Each side's arguments: The justices heard from Marc A. Hearron, a lawyer for the Center for Reproductive Rights representing a coalition of Texas abortion providers, Texas Solicitor General Judd E. Stone and newly confirmed Solicitor General Elizabeth Prelogar who argued on behalf of the Department of Justice.
Lawyers fighting the law called it blatantly unconstitutional and designed with the express intent to make challenges in federal court nearly impossible, therefore nullifying a woman's constitutional right to an abortion.
"Texas designed SB 8 to thwart the supremacy of federal law in open defiance of our constitutional structure," Prolegar said. "States are free to ask this court to reconsider its constitutional precedents, but they are not free to place themselves above this court, nullify the court's decisions in their borders, and block the judicial review necessary to vindicate federal rights."
Hearron argued that the providers should be able to proceed with a lawsuit targeting not only Texas officials but also state court judges, clerks and any private parties who are responsible for implementing the law.

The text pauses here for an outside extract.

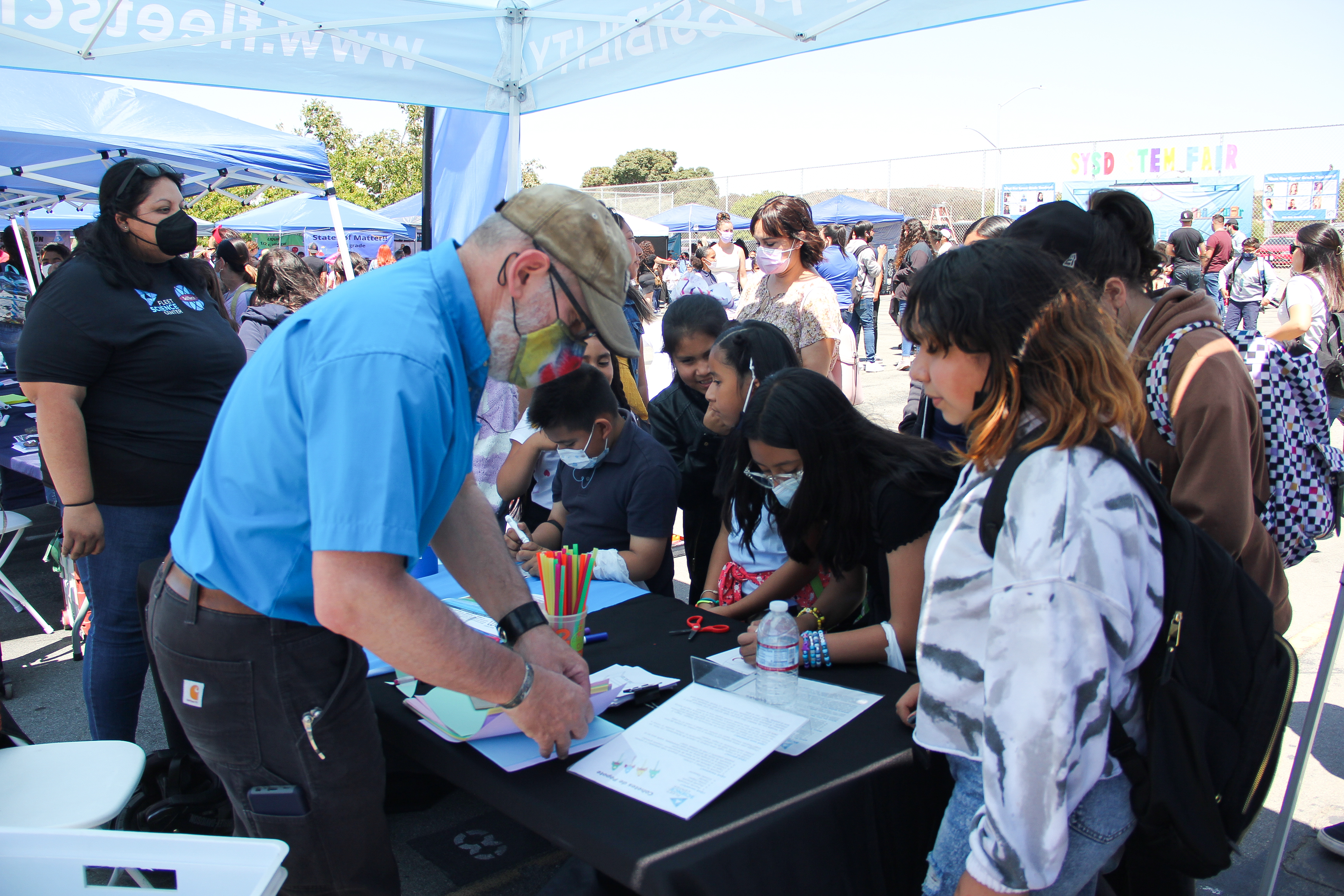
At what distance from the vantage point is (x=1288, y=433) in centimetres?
184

The crux of the argument is that the state legislature cannot craft a law that's insulated from review in federal courts, particularly when the state has delegated enforcement to the general public.
In response to both disputes, Texas says neither case can proceed because the state is not the proper defendant since SB 8 bars state officials from enforcing the law.
Stone emphasized that neither case "presents a case or controversy" and that both challenges should be dismissed. Targeting the Biden administration's argument that federal law is supreme, Stone said the Constitution does not allow a "grant of federal power to sue whenever the United States wants."
What the law does: S.B. 8, the law in question, bars abortions after the detection of a fetal heartbeat at around six weeks — often before a woman knows she is pregnant — and is in stark contrast to Roe v. Wade, the 1973 landmark decision legalizing abortion nationwide prior to viability, which can occur at around 24 weeks of pregnancy.
After the justices allowed the law to go into effect on Sept. 1, with Roberts joining the liberal justices in dissent, women in the state scrambled across state borders and lower-income women were left with few options. The law has no exception for rape or incest.